According to Jen Gottlieb, Co-Founder and Chief Mindset Officer of Super Connector Media,

“Confidence comes from feeling the fear and doing it anyway consistently.…because every single time you do something difficult or scary, and still do it, you get to the other side. You then realize that you didn’t die, and nothing terrible happened, so you get a win and celebrate that win. With each win, you put another coin in the confidence bank and become a little bit more confident. If you do that consistently and trust yourself to be able to do those scary things, you’ll grow to where it will be less and less scary and become easy.”

Sounds like a recipe for success to me. The key is not to focus on the totality of the difficult task but only one small step at a time. This makes any task far more attainable. As the old saying goes, How do you eat an elephant? One bite at a time.

With this theory in mind, here are 3 tips to help you stop avoiding difficult tasks

  1. Break it up – Dividing the task into smaller, feasible parts makes it seem easier while allowing you to celebrate the small wins.
  2. Manage limiting beliefs – Focus on what you can accomplish and avoid any negative self-talk. By staying positive, you will increase your likelihood of sticking with it.
  3. Seek Support – When others hold us accountable, we increase our chances of success by two-thirds.

Whether it’s brain health, growth, or confidence, the good news is that there is hope for you and me when it comes to completing difficult tasks.

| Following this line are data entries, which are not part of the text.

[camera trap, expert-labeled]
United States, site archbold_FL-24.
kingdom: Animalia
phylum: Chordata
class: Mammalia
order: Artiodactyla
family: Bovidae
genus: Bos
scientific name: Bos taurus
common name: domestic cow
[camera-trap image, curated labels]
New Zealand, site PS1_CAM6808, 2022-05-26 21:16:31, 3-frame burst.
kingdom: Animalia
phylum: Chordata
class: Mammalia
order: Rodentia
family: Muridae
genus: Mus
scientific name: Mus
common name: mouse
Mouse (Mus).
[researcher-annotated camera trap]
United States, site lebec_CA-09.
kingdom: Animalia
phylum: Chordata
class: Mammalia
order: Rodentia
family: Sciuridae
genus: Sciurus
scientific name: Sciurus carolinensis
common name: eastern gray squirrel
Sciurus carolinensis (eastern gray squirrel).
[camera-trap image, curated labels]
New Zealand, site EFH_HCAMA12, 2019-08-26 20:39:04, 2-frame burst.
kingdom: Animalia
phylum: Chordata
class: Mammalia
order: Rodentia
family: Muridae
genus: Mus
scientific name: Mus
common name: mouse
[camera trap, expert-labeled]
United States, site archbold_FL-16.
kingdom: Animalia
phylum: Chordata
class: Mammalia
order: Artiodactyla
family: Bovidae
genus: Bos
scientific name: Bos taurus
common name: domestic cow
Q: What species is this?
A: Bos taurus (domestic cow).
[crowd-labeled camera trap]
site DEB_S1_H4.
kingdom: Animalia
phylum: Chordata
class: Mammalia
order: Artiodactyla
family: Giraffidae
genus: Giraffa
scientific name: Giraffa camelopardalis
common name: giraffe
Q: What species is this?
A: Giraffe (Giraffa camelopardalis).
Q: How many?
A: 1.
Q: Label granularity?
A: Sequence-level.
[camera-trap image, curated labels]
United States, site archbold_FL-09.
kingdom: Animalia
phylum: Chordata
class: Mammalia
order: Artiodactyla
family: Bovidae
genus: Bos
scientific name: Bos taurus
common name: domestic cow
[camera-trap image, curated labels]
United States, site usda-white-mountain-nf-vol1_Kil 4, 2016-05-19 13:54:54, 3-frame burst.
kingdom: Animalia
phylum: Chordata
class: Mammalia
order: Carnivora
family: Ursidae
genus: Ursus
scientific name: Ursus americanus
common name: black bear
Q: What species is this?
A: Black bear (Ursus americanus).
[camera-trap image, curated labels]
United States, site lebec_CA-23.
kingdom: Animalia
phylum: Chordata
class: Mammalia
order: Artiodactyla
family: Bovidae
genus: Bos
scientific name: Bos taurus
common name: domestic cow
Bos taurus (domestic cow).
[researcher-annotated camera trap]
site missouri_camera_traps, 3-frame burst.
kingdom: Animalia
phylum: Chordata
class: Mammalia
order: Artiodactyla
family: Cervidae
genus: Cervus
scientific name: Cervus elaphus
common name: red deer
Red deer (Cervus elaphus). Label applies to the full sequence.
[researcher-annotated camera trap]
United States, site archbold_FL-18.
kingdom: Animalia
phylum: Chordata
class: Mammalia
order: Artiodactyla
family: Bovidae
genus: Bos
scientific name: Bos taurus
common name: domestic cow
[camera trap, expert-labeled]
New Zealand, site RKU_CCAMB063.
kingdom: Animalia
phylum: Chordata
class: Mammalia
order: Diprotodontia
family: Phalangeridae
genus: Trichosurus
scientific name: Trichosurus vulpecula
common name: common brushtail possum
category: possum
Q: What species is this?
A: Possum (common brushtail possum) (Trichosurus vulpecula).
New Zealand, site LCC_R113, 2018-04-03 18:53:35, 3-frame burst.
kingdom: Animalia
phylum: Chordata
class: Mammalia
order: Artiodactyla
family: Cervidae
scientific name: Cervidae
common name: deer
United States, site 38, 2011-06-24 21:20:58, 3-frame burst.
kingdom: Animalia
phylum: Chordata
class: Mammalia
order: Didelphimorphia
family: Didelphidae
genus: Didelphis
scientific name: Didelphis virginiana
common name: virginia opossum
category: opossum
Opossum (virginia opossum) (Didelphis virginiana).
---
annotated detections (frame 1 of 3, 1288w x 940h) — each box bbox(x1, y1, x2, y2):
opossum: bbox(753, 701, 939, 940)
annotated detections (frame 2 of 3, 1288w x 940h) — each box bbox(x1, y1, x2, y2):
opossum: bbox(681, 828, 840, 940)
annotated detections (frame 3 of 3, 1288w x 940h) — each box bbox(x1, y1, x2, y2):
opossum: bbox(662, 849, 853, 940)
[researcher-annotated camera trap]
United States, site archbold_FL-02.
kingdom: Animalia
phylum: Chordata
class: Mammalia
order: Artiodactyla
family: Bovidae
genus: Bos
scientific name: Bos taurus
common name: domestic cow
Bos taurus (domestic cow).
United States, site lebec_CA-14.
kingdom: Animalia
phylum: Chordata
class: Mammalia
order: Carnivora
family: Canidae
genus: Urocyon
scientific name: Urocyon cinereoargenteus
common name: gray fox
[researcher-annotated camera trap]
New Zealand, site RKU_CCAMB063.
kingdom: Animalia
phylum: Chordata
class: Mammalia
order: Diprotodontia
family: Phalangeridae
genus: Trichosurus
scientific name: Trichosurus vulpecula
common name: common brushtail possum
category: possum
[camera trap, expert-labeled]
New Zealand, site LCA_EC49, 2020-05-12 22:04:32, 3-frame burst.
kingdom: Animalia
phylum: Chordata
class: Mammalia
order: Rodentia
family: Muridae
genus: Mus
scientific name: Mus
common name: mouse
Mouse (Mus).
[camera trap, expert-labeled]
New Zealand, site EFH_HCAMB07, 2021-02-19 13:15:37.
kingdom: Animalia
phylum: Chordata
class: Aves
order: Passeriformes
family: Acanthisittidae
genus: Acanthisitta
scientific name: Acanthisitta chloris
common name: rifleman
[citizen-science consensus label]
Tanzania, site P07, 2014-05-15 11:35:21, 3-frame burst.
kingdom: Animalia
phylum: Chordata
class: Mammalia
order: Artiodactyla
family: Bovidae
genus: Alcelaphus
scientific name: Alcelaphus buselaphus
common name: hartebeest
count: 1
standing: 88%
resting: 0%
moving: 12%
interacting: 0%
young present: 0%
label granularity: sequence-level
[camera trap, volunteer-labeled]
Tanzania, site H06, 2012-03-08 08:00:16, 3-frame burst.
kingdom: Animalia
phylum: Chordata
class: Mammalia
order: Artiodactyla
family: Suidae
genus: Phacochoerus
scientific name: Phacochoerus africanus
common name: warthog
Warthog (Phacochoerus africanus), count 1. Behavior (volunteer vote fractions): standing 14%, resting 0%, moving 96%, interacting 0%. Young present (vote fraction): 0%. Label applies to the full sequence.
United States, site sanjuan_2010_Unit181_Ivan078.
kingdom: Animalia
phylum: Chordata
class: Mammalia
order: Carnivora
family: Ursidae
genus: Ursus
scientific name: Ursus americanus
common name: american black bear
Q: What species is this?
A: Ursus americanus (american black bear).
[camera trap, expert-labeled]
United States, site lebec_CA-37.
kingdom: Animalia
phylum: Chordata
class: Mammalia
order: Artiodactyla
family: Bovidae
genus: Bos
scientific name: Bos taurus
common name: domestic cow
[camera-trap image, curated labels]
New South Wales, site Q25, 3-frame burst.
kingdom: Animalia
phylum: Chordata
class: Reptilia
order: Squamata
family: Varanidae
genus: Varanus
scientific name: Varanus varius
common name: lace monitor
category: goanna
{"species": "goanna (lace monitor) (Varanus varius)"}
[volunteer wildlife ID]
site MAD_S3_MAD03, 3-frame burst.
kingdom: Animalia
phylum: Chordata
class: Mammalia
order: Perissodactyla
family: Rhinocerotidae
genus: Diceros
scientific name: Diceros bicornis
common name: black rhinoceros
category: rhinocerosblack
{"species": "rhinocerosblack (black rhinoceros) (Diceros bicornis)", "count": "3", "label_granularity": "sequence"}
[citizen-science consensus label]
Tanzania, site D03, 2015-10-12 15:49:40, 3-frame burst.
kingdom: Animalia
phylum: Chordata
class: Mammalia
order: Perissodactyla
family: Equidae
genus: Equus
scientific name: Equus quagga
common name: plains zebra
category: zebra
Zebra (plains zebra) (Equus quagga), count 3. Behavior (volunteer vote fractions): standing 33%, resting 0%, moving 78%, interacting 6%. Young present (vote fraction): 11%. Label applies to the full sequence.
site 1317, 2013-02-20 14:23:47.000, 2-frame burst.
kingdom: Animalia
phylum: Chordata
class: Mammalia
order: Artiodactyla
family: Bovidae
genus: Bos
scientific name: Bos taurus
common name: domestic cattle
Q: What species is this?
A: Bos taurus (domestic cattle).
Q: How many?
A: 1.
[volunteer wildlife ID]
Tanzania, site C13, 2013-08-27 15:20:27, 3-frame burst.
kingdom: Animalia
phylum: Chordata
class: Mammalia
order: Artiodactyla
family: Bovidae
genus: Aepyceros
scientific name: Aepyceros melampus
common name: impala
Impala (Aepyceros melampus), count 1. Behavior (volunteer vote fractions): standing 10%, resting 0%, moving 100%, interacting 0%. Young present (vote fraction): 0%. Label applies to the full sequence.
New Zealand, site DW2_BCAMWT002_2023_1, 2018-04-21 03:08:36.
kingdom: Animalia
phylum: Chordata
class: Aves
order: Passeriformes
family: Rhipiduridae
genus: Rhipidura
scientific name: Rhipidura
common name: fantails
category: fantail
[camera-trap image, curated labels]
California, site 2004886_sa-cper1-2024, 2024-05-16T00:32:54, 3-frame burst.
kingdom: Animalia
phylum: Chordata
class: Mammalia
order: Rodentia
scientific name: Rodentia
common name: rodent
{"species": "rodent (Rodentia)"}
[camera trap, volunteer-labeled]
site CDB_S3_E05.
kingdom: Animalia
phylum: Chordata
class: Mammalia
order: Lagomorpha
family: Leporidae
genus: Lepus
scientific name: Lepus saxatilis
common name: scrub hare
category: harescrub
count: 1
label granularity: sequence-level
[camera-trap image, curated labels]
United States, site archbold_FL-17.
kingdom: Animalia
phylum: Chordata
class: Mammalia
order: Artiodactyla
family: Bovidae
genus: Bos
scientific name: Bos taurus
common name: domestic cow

I ended up sticking with the difficult CrossFit class I was enrolled in. That first week was over ten years ago, and even though it was challenging at the time, I’m glad I didn’t give up. I’ve been coaching others in CrossFit for six years now and have learned to do many, many difficult tasks along the way. Those successes rank near the top of my list when it comes to CrossFit. I’ll save the top spot for the fact that I’m now the one who gets to hand out the burpee penalties.